Please carry on the commentary on Paul's call to Macedonia below, starting after its last sentence.

SELECTION —
★ ★ ★
Now when they had gone throughout Phrygia and the region of Galatia, and were forbidden of the Holy Ghost to preach the word in Asia,…
All Asia had heard the gospel. Now it was brought to that Europe which has furnished to the world its civilised energy. Probably in Paul's mind the European passage was but one of many journeys. But to the eye of history, seeing before and after, it was the challenge of Christianity to civilisation, to intellect, to world-controlling energy, to come and be ruled by Christ. Before this journey, however, there went —
I. THE TIME OF WAITING. Proconsular Asia and Bithynia were before Paul and his companions; they were without the gospel; they needed it; Paul was ready to give it. And yet the gospel was not preached. It was not a time to labour, but a time to wait.
1. Yet it was a time of endeavour to labour. Paul did not choose the waiting for himself. He honestly and earnestly tried to preach the gospel. He went to the frontier of the province of Asia Minor intending to enter and preach. Prevented there, he tried Bithynia next. Preaching was the one word that summed up all Paul's life. Every Christian is called to work. His mission in life is to proclaim Jesus Christ.
2. Paul's endeavour to do his work was thwarted. He wanted to labour for Christ, and he was prevented from doing so. He went into many a place only to be driven out with stones. He planned great journeys and found himself in prison. It would be a very instructive thing to look over the Scriptural records of Paul's life and tabulate the thwarted plans recorded. No man makes every Christian endeavour he undertakes a success. As God makes the flower cast many a seed to the ground that one or two plants may spring up, so He gives it as a law of spiritual accomplishment that there shall sometimes be many failures to one success. And Paul, like a wise man, did not quarrel with law.
3. The strange part of Paul's experience at this point was that the thwarting of his purpose to preach the gospel in proconsular Asia and Bithynia was directly due to God. Some of Paul s failures were due to the interference of Satan (see 1 Thessalonians 2:18), who we may believe goes about endeavouring to hinder God's people in God's work. What are we to think of this?
(1) God was leading Paul away from the conversion of Asia Minor to the conversion of Europe. Paul, having but one human life and one man's natural power, could not do both. God set before him the larger work. To accomplish it involved the exclusion of the smaller.
(2) Asia Minor was undoubtedly approached more advantageously by the gospel from the westward, when the weight of European success added a new commendation to Paul's teaching, which it lacked when it came from the eastward. If you want to win a man to anything it is better to await the favourable moment than to rush in at first sight. It was better for Asia Minor and Bithynia not to have the gospel preached to them just yet.
(3) God's thwarting of Paul's plans would have been all right even if we could see no reason whatever in it.
4. The Holy Spirit was present with Paul, directing and equipping him, quite as well in the time of waiting as in the time of work.
II. THE CALL. Paul had found his intentions foiled; Asia Minor and Bithynia were closed to him; Europe remained. Should he seek those shores? He needed direction, and it was given. The vision of the Macedonian, perhaps authenticated as from God in some way unknown to us, showed Paul where his labour lay.
1. The vision was that of a pleading man. The gospel is for the world, and the whole world.
★ ★ ★
ENTRIES —
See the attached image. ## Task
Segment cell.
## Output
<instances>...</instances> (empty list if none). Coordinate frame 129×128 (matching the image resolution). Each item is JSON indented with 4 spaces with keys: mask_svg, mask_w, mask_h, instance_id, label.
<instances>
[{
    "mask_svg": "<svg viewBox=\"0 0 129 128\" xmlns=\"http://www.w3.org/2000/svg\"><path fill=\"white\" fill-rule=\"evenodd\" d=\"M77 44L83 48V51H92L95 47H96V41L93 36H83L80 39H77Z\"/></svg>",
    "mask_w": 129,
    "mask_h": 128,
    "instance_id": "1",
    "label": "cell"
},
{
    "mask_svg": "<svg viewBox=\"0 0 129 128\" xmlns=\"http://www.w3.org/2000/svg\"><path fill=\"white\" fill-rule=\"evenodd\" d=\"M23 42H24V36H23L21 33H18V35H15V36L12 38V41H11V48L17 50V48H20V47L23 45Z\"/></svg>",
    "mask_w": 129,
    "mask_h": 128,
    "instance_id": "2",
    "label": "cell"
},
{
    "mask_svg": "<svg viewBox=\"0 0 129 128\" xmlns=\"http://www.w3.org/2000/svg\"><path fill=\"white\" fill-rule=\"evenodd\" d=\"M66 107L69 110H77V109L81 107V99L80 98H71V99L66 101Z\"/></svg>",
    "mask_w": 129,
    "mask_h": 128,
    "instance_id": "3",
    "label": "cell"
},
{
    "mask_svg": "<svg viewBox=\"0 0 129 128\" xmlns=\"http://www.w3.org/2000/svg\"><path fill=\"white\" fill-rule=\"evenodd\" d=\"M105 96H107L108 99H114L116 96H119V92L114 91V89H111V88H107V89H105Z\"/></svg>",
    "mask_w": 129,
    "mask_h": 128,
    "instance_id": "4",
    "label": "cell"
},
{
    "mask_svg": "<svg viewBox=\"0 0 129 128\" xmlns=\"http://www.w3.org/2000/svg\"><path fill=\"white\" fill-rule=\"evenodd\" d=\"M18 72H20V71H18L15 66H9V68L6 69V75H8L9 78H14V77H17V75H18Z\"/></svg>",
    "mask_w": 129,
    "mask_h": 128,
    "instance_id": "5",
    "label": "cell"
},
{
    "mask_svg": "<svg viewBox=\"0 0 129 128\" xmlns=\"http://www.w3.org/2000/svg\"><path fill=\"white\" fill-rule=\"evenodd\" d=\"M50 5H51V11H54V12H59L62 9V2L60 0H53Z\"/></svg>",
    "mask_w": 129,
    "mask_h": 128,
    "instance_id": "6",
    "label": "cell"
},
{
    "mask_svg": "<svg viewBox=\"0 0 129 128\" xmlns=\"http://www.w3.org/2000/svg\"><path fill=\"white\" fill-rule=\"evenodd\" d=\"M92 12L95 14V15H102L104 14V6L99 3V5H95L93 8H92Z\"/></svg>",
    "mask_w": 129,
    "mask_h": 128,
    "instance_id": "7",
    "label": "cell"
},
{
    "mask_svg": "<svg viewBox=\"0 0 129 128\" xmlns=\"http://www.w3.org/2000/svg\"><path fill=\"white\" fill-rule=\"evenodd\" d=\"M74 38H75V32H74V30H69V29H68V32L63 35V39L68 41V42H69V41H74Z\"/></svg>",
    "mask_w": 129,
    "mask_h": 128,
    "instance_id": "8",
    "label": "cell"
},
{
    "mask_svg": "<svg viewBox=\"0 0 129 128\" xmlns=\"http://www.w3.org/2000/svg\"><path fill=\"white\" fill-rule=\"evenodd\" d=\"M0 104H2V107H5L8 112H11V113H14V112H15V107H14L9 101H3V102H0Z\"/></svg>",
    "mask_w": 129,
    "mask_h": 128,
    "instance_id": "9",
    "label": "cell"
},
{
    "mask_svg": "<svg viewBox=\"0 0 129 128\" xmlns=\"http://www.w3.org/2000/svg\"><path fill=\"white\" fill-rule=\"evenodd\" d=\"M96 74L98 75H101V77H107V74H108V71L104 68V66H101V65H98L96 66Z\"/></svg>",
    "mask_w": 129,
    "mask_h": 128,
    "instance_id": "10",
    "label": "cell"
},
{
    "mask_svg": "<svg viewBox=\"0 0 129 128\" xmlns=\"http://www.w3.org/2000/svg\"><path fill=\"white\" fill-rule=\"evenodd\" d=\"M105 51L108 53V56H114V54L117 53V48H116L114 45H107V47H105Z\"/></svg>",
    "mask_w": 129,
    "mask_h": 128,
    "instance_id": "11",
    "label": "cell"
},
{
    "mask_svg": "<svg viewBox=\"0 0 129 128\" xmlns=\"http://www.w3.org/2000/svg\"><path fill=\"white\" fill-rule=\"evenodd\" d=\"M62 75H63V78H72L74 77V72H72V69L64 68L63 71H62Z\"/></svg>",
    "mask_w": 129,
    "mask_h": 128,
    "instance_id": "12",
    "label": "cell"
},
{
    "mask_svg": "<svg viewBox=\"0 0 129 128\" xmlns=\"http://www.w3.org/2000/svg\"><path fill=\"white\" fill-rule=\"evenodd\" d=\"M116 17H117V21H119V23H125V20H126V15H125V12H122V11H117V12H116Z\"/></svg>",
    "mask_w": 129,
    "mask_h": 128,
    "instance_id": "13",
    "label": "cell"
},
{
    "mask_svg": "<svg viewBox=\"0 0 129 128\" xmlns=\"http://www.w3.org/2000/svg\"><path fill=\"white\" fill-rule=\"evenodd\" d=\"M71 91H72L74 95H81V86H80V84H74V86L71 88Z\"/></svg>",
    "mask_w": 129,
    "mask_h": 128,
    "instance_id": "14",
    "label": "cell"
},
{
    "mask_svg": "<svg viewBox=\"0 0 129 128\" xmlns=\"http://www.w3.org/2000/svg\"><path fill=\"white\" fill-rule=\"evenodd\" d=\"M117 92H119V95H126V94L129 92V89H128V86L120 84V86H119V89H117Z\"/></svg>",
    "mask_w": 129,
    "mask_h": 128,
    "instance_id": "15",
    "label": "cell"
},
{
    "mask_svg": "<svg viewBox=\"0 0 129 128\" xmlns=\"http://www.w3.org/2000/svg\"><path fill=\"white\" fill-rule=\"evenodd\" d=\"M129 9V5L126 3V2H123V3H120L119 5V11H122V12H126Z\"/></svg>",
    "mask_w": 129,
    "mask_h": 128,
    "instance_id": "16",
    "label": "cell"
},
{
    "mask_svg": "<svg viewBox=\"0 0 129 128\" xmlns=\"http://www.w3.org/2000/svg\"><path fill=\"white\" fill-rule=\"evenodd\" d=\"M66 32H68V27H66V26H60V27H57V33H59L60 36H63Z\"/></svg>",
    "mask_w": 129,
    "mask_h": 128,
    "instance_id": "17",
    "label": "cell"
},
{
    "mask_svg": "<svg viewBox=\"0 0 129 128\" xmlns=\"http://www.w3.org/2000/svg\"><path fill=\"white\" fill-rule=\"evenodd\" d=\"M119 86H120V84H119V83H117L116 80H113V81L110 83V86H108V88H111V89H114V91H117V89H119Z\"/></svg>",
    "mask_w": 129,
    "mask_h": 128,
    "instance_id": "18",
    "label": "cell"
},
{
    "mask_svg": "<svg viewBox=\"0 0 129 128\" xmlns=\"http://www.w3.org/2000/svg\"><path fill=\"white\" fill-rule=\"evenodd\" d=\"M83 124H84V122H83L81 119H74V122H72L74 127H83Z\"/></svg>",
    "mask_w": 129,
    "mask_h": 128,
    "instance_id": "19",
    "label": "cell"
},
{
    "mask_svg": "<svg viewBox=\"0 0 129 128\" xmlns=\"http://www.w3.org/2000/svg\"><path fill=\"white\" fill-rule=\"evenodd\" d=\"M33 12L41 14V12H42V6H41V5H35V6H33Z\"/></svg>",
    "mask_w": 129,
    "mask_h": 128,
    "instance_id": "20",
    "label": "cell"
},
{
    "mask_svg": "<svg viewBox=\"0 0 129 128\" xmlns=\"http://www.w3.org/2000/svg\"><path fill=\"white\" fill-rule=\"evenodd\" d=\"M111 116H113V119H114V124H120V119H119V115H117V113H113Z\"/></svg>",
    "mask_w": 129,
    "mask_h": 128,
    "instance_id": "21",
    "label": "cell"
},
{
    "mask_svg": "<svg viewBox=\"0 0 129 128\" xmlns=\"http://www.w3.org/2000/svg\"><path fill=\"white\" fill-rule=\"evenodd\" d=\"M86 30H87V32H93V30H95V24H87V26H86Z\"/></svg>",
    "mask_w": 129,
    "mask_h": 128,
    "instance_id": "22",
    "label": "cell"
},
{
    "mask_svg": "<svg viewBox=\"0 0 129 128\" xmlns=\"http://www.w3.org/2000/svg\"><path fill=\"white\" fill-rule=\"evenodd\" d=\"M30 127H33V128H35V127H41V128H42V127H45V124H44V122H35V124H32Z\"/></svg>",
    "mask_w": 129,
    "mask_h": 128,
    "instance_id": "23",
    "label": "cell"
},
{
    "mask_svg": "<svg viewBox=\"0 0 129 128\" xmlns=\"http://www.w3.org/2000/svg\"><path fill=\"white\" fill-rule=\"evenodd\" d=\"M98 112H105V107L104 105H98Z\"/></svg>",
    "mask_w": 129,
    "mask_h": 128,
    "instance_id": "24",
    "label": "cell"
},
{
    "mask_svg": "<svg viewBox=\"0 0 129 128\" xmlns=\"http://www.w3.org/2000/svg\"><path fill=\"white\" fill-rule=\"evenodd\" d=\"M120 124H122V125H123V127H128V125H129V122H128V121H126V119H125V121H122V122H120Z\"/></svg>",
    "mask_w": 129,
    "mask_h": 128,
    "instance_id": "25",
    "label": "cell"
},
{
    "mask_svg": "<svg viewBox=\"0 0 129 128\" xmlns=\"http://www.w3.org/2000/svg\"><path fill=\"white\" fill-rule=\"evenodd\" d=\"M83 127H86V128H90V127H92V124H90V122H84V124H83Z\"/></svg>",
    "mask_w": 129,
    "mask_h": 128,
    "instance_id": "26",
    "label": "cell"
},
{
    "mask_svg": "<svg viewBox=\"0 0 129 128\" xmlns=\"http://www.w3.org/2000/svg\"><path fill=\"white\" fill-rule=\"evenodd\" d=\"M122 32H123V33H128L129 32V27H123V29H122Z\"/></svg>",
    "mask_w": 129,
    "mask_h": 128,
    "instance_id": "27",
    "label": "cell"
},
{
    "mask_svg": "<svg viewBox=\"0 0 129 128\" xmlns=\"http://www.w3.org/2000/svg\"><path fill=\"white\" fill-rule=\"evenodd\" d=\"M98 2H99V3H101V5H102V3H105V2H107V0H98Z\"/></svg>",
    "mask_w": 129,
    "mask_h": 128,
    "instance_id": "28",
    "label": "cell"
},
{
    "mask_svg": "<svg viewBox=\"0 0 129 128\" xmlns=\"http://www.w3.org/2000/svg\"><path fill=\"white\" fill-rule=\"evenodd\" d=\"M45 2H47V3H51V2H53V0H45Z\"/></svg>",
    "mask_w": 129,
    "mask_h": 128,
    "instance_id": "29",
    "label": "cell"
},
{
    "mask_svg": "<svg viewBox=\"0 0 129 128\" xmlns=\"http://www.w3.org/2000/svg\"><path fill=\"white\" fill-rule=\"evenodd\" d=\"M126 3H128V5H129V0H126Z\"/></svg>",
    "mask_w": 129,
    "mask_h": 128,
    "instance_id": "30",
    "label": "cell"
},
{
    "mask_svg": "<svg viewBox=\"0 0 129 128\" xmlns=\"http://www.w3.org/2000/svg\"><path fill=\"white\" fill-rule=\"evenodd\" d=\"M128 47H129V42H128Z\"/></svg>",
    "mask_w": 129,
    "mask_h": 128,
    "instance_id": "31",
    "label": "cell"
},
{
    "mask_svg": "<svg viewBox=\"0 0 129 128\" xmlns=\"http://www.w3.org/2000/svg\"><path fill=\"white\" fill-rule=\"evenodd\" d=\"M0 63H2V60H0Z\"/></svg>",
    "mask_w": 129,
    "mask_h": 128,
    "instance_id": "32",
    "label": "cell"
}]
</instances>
★ ★ ★
REPLY TO THE EXERCISE —
2. The figure in the vision voiced the need of help; it did not define just what was needed. The call that rises from the human race is a cry for help, whatever the help be. It is not always a cry for the gospel; for many times when the gospel is offered it is blindly refused. It is the function of the gospel sometimes to create desire as well as to satisfy it. When Paul landed in Macedonia he found no crowd standing with outstretched hands to welcome him. No, he "tarried certain days" before there was any sign of the gospel being wanted, and then the sign came only to Paul's search for it.
3. The Macedonian was a representative. He said not "Come over and help me," but "Come over and help us." All needed Christ, and not only the few souls who were already near to the kingdom — like Lydia, the first convert.
4. The request that was made by the pleading man of the vision was in Paul's power to grant. He could go over and help them if he wanted to. So can we help the nations who seem to stand before us in vision beseeching us to help them.
III. THE ANSWER.
1. Paul was led to make an answer by using the mind God had given him. He and his companions consulted together and "concluded that God had called them for to preach the gospel unto them." The supernatural vision seems to separate Paul's experience from ours. We are not so led in our work. But his consulting with his friends and reasoning out as well as he could the conclusion which God wanted him to make, brings his way of being led back into similarity with our own.
2. Having made up his mind that he ought to go to Macedonia, Paul "sought" to carry out that purpose. Assurance of success and the accomplishment of success are in God's hands, but we can at least try. If God is willing to bless, and we are able at least to try, if Christian work sometimes does not greatly prosper, what is the reason?
3. Paul's answer to the meaning of the vision was immediate. "Straightway we sought to go." The reaction of Paul's converted soul in the presence of spiritual need was instant. If he responded instantly to the call of need we can respond so too, if we will.
4. The call's being from God was what made Paul's reply so quick. Obedience was a primal element in Paul's religious life, and so he is seen to be truly of the company of Him who was "an obedient Son."
IV. THE RESULT.
1. It was not visible at once. Over in Troas there was the exciting vision of the pleading Macedonian. But in Macedonia there was nothing but indifference. Paul was received, as the missionary of the cross is almost always received, with perfect indifference.
2. Paul used means to bring a result about. He did not sit down with folded hands, saying to himself, "Macedon has cried to me for help; I have come a long way at great trouble in order to give help: now if the Macedonians want me let them speak out." Paul assumed that the Macedonians needed everything and acted as though they desired nothing. He waited not for them to seek him, he sought them. Work is a spiritual as well as a natural condition of success.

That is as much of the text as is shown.